Marian—dead six hundred years! Gone back to dust, resting in a grave he could never know now, never find. A sickening pang of loneliness shot through Dawson. The faint pastel glow that came through the window-slit, the silence of this alien city, were suddenly horrible to him. Never again to see the sun sinking behind the towers of New York, to hear the deafening roar of the subway and the rush of wind as trains passed . . .
Marian—dust! All that had bound him to life, all his friends, his cities, his world, dissolved into gray dust. There was emptiness within Dawson’s chest. He did not want to open his eyes.
The car stopped. Bethya hustled him out so quickly he had time for only a brief glance at a broad, winding street, lined with gardens and houses that there were symphonies in flowing curves and luminous, pastel tints. The vague light seemed to shimmer up from the paving itself.
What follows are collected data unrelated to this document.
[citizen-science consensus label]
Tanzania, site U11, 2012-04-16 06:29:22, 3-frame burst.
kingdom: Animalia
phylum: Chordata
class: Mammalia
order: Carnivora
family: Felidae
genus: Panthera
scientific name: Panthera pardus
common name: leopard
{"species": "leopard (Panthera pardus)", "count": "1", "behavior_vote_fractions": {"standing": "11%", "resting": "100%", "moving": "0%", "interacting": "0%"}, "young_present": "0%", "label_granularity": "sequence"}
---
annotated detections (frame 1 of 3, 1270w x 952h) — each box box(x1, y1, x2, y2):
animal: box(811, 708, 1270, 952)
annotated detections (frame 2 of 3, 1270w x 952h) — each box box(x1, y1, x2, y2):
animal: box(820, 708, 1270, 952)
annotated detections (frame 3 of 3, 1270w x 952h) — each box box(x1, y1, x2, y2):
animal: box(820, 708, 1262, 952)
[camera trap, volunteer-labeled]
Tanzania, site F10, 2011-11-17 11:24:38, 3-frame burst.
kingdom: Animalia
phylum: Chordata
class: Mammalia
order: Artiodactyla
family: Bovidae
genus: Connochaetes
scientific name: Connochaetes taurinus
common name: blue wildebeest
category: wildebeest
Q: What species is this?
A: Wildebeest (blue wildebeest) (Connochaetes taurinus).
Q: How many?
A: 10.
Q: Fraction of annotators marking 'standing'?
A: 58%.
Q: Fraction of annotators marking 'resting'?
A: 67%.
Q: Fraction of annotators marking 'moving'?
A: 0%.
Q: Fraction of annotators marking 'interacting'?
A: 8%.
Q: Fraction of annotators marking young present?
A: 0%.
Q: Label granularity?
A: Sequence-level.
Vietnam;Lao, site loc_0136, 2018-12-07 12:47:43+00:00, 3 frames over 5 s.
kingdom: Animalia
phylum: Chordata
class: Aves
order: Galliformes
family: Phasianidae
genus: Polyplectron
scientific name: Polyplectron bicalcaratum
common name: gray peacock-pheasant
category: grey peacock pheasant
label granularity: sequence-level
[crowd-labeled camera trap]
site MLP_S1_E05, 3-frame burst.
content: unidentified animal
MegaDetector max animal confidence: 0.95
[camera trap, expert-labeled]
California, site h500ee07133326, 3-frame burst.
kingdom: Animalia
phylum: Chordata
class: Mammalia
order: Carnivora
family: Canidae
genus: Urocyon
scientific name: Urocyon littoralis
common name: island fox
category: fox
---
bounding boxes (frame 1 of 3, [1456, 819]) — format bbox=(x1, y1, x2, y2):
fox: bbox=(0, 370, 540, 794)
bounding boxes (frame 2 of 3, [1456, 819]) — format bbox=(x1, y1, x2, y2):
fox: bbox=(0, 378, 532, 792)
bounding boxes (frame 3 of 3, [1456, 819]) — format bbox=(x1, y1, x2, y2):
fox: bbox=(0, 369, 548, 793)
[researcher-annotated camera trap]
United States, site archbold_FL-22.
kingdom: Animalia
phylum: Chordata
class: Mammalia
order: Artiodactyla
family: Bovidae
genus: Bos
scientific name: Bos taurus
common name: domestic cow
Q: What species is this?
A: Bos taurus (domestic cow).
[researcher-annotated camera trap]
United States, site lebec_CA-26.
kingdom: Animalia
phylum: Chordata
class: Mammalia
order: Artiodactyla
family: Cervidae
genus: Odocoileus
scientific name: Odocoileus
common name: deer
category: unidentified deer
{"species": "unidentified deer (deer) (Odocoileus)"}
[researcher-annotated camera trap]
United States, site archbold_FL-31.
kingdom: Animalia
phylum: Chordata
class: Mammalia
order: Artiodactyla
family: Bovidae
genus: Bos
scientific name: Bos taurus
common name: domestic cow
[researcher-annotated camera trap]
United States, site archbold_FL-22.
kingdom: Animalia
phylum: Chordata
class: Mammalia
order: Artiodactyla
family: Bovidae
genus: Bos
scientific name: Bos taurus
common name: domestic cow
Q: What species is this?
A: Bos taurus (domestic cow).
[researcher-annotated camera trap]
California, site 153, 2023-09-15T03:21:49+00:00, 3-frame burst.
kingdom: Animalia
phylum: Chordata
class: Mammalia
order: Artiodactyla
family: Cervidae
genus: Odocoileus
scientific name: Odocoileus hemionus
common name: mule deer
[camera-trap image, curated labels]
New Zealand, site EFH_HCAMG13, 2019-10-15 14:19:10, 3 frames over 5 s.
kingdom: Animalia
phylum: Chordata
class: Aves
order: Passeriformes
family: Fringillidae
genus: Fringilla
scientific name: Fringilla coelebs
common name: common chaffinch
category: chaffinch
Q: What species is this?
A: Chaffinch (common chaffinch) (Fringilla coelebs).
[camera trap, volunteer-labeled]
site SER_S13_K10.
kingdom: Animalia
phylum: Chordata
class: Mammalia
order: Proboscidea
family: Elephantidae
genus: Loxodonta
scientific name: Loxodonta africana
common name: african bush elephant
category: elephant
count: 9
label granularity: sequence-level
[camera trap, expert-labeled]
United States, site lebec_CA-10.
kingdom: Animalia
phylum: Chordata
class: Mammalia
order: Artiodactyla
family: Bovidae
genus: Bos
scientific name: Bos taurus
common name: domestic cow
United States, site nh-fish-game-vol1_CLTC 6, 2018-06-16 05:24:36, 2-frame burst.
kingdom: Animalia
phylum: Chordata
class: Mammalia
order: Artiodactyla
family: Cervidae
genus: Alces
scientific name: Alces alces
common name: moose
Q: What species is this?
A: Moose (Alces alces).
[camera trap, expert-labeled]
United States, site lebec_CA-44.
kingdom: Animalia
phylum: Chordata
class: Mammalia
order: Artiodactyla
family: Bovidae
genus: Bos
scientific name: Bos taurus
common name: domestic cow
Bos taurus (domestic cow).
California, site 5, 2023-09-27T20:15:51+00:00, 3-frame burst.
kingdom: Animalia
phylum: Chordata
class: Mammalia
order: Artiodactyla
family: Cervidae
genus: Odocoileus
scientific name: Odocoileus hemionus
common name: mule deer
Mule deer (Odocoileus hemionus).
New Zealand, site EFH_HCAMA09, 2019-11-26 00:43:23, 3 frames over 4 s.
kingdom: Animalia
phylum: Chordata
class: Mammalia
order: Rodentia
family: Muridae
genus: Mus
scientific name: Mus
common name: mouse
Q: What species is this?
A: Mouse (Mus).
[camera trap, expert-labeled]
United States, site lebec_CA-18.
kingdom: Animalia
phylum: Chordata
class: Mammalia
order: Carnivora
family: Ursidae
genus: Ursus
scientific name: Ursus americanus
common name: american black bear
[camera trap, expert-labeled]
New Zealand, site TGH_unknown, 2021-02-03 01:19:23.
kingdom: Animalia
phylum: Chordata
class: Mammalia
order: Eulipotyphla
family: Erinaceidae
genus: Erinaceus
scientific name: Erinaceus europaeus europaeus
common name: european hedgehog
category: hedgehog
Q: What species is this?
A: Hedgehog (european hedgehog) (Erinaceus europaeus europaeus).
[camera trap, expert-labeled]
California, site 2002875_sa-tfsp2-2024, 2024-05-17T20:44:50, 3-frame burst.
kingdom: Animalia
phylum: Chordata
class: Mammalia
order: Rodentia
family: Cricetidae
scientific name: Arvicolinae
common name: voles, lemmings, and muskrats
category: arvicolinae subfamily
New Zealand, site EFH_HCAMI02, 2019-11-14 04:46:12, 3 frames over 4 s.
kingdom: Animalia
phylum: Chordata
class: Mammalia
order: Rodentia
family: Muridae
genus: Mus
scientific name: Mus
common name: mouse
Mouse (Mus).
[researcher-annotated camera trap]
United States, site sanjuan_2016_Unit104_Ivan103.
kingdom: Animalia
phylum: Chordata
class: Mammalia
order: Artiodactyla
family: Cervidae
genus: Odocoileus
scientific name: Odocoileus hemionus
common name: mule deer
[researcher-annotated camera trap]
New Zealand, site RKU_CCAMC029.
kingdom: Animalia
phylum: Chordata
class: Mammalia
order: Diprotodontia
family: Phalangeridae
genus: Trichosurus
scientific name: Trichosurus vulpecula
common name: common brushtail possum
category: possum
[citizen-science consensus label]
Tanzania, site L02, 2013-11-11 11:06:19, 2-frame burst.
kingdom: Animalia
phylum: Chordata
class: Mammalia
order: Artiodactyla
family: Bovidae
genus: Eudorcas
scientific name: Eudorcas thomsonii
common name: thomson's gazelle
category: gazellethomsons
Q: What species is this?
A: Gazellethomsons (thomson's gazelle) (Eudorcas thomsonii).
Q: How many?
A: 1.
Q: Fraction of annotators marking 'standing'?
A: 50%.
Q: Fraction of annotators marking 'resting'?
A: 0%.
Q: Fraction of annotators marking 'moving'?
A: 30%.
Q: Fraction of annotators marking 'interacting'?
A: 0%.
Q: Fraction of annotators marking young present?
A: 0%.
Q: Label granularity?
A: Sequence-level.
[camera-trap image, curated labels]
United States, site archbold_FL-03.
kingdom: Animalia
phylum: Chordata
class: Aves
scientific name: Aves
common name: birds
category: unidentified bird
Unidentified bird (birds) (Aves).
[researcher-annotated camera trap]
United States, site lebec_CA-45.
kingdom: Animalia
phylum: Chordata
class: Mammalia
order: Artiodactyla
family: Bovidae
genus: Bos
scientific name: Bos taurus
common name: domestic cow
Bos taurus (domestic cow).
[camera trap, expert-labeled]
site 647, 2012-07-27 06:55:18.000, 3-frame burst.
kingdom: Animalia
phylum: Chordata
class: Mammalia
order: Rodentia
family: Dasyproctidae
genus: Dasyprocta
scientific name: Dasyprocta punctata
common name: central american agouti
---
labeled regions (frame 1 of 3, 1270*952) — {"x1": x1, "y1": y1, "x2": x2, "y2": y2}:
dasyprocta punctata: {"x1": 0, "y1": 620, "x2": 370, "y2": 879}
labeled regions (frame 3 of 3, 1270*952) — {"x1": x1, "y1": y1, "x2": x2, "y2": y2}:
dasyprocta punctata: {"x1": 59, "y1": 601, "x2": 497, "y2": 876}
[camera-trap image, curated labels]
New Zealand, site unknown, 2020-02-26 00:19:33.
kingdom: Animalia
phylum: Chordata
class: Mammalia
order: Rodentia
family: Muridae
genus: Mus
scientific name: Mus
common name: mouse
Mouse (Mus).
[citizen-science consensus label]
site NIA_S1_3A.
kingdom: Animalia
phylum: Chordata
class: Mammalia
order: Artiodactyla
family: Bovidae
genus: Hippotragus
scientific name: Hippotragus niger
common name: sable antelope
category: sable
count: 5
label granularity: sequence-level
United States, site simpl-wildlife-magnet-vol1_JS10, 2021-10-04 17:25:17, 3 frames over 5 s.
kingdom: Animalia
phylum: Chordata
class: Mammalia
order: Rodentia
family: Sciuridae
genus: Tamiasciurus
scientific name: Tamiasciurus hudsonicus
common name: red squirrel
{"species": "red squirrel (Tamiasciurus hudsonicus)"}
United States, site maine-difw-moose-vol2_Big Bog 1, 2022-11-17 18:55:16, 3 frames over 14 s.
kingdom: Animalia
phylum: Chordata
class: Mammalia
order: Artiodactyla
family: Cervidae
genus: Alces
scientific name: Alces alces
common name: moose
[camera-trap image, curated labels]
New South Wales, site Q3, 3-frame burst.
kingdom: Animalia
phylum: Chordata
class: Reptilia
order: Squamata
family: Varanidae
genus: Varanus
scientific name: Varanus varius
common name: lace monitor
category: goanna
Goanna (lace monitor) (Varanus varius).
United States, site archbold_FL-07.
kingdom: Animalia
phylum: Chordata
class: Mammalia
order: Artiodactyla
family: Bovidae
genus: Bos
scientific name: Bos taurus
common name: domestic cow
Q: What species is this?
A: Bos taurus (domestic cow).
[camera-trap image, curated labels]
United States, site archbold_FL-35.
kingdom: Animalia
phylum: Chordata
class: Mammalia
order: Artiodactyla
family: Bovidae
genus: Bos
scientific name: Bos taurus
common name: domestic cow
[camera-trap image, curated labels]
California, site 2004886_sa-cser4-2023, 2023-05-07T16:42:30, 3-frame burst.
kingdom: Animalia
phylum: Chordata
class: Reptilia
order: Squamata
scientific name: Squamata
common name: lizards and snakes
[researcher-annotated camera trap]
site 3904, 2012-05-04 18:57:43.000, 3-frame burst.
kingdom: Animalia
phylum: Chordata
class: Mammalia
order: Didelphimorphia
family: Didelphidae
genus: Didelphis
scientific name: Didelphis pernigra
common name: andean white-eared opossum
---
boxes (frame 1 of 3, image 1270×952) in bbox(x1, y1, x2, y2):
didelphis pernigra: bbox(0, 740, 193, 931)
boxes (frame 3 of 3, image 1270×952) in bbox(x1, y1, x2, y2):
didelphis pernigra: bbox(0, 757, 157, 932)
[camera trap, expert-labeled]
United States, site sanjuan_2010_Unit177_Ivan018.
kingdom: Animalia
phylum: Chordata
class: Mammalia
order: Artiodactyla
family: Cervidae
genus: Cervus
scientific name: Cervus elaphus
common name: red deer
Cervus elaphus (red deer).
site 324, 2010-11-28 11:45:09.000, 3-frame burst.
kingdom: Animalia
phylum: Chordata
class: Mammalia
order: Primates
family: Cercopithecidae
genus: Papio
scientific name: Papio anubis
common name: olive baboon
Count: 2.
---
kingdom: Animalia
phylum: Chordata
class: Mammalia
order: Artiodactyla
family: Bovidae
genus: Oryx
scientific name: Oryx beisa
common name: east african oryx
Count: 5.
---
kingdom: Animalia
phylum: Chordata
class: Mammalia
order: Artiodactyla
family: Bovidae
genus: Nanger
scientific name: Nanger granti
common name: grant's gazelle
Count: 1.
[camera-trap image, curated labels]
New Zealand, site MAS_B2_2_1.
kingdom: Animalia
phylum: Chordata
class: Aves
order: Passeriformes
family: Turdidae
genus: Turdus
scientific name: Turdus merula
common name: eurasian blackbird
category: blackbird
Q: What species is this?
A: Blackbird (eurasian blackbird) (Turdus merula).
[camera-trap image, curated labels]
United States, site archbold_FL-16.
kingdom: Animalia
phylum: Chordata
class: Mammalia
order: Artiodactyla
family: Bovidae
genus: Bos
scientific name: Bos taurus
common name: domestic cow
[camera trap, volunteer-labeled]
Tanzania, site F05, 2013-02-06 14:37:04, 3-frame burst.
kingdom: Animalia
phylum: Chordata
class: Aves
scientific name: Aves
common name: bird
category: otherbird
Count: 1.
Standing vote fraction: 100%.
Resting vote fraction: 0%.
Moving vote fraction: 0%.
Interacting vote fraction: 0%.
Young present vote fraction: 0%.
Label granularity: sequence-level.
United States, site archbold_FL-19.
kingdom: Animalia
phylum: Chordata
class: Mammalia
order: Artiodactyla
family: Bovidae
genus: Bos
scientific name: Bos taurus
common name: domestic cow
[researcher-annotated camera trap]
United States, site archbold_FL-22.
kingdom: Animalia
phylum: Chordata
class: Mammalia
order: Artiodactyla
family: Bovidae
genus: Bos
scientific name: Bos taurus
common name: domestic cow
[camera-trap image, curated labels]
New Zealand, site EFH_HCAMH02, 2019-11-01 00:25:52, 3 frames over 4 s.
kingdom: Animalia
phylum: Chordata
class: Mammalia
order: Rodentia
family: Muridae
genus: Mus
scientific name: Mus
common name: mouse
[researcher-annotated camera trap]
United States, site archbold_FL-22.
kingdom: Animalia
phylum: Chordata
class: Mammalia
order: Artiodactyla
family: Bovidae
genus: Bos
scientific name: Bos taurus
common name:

Dawson’s head was throbbing. He was feverish. His arm ached.
“Come, Dawson. Fered will be back soon. He’ll help you.”
The door had slid up and vanished noiselessly as they reached it. Dawson had a brief impression of an oddly-furnished, large room. Bethya helped him to a seat, where he relaxed. Hurriedly she went to a table, returning with what resembled a small metal egg.
She held this under Dawson’s nose and broke it. A cloying, sweet perfume rushed into his nostrils. Unconsciousness took him instantly.
HE awoke, conscious instantly of a warm, pleasant lassitude. The dull, oppressive headache, and the pain, were gone. It was the relaxation that comes after a hot shower and a sound night’s sleep. He lay quietly, remembering.